• [Goal a]: Below is a text followed by a set of entries. Return every line of the entries that contains the word "nearest", treating uppercase and lowercase as different.

National champion NCAA Tournament, champion
- Conference: 2nd Big Ten T–2nd WCHA
- Home ice: Dane County Coliseum

Record
- Overall: 27–14–1 (17–11 / 5–5)
- Home: 16–6
- Road: 7–7
- Neutral: 4–1–1

Coaches and captains
- Head coach: Bob Johnson
- Assistant coaches: Grant Standbrook
- Captain: Jay McFarlane

= 1980–81 Wisconsin Badgers men's ice hockey season =

American college ice hockey season

The 1980–81 Wisconsin Badgers men's ice hockey team represented the University of Wisconsin–Madison in college ice hockey. In its fourteenth year under head coach Bob Johnson, the team compiled a 27–14–1 record (17–11 against Western Collegiate Hockey Association (WCHA) opponents) and outscored all opponents 218 to 155. The Badgers were the recipients of an at-large bid in the first year that the NCAA guaranteed 8 teams entry into the postseason tournament and in doing so became the first team to win a national championship because of the expanded format.

==Season==
Wisconsin began the 1980–81 season fresh after compiling its first losing season since returning to NCAA play in 1963. With little expectation for the '81 campaign Bob Johnson's Badgers got off to a fast start, going 7-1 in the first month of the season before embarking on a .500 skid in early November. The Badgers would lose a game in every weekend series until after Christmas when they finally managed to take both games against a mediocre Yale squad, only to lose both games to Rensselaer the following week. Wisconsin was hampered by high-scoring freshman and future NHL-er Bruce Eakin leaving the program after only four games and heading to the WHL.

• [Data for the task]:
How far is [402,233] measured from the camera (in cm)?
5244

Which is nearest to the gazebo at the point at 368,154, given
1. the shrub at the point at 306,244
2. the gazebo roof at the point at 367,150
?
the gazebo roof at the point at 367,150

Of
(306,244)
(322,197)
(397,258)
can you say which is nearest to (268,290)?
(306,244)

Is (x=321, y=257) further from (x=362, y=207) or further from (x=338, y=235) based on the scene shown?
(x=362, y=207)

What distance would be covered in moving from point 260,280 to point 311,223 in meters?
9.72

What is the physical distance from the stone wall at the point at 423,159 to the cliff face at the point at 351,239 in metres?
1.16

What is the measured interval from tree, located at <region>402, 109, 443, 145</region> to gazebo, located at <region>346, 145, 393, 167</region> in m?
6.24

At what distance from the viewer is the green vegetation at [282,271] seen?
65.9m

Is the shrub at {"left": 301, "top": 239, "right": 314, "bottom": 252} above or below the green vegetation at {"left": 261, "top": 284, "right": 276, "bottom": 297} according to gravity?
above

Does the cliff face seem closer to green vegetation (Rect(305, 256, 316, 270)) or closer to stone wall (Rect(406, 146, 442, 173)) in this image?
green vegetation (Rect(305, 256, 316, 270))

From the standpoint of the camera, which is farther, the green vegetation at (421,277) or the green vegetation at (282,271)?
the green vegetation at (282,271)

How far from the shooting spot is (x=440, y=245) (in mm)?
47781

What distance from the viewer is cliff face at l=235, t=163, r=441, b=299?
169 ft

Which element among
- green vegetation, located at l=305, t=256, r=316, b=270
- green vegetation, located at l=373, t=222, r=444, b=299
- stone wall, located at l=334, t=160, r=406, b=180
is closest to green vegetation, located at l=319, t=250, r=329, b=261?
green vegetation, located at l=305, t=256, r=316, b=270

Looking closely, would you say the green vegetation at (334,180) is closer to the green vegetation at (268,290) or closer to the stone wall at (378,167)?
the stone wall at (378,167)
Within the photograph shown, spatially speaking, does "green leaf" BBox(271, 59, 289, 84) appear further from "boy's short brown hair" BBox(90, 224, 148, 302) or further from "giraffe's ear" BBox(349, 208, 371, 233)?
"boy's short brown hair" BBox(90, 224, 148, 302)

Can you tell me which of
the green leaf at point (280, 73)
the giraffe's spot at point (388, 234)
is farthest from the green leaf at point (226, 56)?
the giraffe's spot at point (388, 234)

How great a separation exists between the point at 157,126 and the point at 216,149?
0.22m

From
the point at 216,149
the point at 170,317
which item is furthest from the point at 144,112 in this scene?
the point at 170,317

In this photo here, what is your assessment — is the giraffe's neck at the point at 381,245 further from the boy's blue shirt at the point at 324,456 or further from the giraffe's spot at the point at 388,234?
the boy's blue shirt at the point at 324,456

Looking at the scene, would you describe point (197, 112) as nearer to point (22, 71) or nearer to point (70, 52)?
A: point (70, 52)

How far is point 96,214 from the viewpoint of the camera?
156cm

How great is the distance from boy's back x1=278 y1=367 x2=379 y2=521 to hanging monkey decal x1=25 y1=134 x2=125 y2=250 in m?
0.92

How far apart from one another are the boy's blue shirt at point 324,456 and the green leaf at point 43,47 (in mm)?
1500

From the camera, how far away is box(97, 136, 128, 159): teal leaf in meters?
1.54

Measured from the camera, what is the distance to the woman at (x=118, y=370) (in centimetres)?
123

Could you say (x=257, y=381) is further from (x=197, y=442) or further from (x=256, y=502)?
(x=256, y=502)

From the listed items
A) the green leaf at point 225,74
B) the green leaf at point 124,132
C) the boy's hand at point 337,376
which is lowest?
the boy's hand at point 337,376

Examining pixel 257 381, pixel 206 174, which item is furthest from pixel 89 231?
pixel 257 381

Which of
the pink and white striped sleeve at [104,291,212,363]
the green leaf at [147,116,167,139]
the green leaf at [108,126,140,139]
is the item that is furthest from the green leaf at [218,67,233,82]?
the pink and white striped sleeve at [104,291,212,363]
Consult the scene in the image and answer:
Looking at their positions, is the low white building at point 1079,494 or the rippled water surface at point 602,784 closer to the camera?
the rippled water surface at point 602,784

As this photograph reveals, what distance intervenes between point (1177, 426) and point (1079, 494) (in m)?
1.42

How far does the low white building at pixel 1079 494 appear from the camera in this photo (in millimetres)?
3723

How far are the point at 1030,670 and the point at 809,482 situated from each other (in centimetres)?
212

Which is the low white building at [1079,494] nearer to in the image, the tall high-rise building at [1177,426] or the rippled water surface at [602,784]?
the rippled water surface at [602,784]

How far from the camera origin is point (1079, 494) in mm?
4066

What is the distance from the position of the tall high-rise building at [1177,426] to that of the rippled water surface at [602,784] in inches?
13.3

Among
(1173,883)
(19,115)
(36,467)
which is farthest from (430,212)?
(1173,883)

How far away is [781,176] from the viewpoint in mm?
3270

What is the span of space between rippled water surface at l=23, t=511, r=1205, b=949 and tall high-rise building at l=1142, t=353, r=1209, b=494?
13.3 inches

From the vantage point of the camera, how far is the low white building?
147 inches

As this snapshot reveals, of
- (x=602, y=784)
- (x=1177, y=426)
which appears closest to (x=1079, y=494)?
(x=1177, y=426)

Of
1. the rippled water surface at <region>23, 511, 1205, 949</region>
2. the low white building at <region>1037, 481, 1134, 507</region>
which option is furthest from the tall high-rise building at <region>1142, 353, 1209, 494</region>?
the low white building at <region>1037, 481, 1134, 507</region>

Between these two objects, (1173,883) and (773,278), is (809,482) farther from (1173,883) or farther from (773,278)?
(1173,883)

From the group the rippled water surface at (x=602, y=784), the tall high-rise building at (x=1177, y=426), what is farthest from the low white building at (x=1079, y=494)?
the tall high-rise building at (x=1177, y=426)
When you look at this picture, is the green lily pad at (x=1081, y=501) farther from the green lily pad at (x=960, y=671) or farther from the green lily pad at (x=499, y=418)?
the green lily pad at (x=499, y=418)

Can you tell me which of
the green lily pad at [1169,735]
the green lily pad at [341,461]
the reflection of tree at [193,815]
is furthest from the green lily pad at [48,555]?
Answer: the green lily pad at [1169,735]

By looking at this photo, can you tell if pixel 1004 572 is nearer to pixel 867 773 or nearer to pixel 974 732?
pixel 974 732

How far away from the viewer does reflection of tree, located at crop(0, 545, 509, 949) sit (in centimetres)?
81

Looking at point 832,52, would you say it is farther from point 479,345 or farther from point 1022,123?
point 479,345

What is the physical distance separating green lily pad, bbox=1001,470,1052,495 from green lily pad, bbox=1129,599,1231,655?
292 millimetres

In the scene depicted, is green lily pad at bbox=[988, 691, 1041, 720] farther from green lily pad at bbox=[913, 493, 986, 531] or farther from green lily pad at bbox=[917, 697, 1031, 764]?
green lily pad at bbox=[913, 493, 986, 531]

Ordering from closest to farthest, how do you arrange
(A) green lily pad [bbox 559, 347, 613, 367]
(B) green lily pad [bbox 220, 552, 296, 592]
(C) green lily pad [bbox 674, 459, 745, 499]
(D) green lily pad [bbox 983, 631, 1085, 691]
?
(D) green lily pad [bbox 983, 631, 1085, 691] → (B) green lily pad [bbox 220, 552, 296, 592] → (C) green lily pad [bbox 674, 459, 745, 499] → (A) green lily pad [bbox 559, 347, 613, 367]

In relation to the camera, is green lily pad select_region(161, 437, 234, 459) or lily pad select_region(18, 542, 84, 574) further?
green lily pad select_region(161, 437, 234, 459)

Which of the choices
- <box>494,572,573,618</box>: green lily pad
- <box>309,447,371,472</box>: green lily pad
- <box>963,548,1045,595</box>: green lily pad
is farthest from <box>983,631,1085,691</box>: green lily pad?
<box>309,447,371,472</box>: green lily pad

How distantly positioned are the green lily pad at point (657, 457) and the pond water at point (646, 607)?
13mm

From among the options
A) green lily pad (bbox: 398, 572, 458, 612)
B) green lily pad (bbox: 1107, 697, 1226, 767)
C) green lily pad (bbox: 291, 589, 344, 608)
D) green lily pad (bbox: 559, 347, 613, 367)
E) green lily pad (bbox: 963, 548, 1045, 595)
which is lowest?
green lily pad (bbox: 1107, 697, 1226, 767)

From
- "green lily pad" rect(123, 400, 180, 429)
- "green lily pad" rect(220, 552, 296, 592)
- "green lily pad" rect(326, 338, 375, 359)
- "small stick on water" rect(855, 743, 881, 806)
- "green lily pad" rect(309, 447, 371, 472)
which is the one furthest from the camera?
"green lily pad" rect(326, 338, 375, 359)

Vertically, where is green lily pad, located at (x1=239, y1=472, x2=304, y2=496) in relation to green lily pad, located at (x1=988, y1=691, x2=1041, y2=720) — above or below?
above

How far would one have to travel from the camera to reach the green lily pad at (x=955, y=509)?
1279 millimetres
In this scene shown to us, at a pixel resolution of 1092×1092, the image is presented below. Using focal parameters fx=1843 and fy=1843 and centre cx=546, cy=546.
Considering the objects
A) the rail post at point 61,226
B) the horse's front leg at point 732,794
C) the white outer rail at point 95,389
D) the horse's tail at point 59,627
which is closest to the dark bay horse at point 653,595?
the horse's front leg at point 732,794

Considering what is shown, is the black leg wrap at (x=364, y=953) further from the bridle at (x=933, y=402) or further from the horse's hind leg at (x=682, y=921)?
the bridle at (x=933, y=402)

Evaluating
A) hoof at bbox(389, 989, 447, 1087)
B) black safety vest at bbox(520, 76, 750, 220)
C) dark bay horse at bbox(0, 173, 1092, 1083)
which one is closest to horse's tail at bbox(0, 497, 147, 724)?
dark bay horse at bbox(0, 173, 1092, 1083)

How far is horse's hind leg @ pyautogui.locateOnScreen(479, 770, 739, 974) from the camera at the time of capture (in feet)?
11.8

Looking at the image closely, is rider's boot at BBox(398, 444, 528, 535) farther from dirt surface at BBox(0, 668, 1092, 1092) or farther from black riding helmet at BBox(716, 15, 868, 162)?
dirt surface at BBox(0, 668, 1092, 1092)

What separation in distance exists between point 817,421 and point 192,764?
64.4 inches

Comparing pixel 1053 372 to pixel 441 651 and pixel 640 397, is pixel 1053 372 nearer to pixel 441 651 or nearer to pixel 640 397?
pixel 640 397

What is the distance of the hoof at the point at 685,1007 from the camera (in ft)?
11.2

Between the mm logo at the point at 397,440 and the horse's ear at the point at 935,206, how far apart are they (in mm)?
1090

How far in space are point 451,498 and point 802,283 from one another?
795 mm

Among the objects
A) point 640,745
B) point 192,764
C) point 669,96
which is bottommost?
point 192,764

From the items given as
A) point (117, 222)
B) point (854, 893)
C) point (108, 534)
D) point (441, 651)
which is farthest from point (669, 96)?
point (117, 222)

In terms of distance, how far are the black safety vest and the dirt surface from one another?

• [Goal b]: According to the text on the 1980–81 Wisconsin Badgers hockey season, which freshman left the program after only four games?

• [Expected answer a]:
Which is nearest to the gazebo at the point at 368,154, given
can you say which is nearest to (268,290)?

• [Expected answer b]: Bruce Eakin